Rembrandt Bugatti wurde am 16. Oktober 1884 in Mailand geboren und avancierte als
italienischer Bildhauer zum Wegbereiter des Art Décos.
Er wurde als das dritte Kind von Carlo Bugatti und dessen Ehefrau Teresa Bugatti, geb.
Lorioli geboren. Sein jüngerer Bruder Ettore Bugatti sollte als Automobilkonstrukteur in die
Automobilgeschichte eingehen.
Da sein Vater als Dekorateur und Möbelgestalter tätig war, lernte der junge Bugatti zahlreiche
Künstler kennen, die im Haus der Familie verkehrten. Dazu gehörte auch der russische
Bildhauer Pawel Trubetzkoy (* 15. Februar 1866 in Intra, Lago Maggiore; † 12. Februar 1938
in Pallanza, Lago Maggiore), der später der erste Mäzen Bugattis werden sollte. Ab 1900
studierte der junge Bugatti in Mailand an der Accademia di Belle Arti di Brera bei seinem
Förderer Trubetzkoy. An der Akademie entwickelte der Schüler sehr schnell einen eigen Stil,
der von impressionistischen Zügen durchzogen war. Zu Beginn seiner Tätigkeit fokussierte
der junge Bugatti die Erschaffung von Tierskulpturen, für welche er später noch berühmt
werden sollte.
Als Bugatti, der schon als begabter Bildhauernachwuchs galt, 18 Jahre alt war,
stellte er seine Werke erstmals auf der Biennale von Venedig aus.
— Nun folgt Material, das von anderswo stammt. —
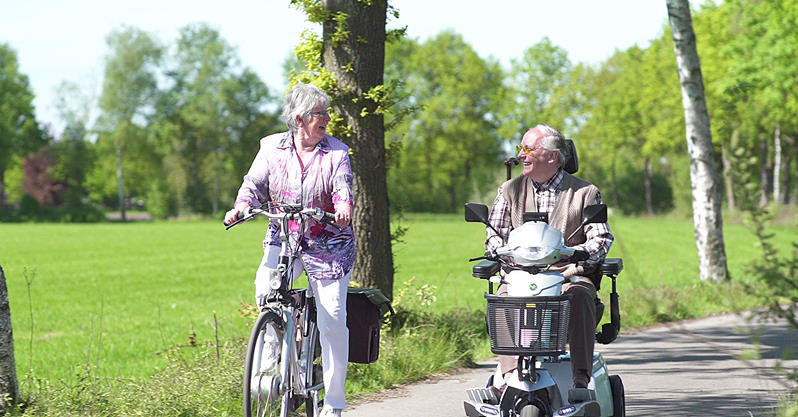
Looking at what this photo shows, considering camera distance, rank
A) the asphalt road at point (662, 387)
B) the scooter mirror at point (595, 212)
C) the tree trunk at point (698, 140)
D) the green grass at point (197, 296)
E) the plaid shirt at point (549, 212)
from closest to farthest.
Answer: the scooter mirror at point (595, 212), the plaid shirt at point (549, 212), the asphalt road at point (662, 387), the green grass at point (197, 296), the tree trunk at point (698, 140)

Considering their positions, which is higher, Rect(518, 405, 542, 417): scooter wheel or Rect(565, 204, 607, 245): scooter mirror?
Rect(565, 204, 607, 245): scooter mirror

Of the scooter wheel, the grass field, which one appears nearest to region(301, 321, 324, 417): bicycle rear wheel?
the scooter wheel

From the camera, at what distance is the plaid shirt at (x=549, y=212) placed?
532 centimetres

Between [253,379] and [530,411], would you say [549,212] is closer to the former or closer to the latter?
[530,411]

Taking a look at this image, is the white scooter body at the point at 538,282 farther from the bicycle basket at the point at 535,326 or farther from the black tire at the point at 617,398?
the black tire at the point at 617,398

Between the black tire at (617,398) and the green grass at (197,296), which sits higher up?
the black tire at (617,398)

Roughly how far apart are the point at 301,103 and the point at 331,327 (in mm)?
1298

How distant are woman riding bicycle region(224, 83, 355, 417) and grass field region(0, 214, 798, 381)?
1604 millimetres

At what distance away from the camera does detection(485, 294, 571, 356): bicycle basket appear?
469 centimetres

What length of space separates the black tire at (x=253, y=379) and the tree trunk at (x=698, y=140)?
31.5 ft

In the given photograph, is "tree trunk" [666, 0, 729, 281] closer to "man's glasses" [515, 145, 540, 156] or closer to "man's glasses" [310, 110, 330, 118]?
"man's glasses" [515, 145, 540, 156]

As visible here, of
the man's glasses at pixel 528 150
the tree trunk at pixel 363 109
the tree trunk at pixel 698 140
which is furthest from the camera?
the tree trunk at pixel 698 140

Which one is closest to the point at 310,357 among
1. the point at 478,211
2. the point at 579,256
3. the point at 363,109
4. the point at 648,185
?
the point at 478,211

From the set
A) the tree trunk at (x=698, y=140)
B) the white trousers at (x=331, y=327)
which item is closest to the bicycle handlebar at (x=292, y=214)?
the white trousers at (x=331, y=327)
Während seiner Zeit in
Mailand fertigte der Bildhauer ausschließlich Skulpturen aus Gips. Da er als Minderjähriger
über keine Einkommen verfügte, konnte er sich Materialien wie Bronze einfach nicht leisten.
Als er und seine Familie im Jahr 1904 nach Paris gingen, vermittelte Trubetzkoy Bugatti den
Kontakt zu Adrien-Aurelien Hébrard, einem Galeristen, der fortan das Werk des Künstlers
regelmäßig ausstellte.
Zudem ermöglichte dieser Kontakt Bugatti auch die Produktion von
Bronzeskulpturen, da Hébrard eine eigene Formgießerei besaß. Danach etablierte sich Bugatti
schnell in Paris und konnte zahlreiche Werke verkaufen. Sein 1904 entworfener Elefant sollte
20 Jahre später berühmt werden; sein Bruder Ettore verwendete diesen als Kühlerfigur für den
von ihm entworfenen Bugatti Type 41 „Royale“.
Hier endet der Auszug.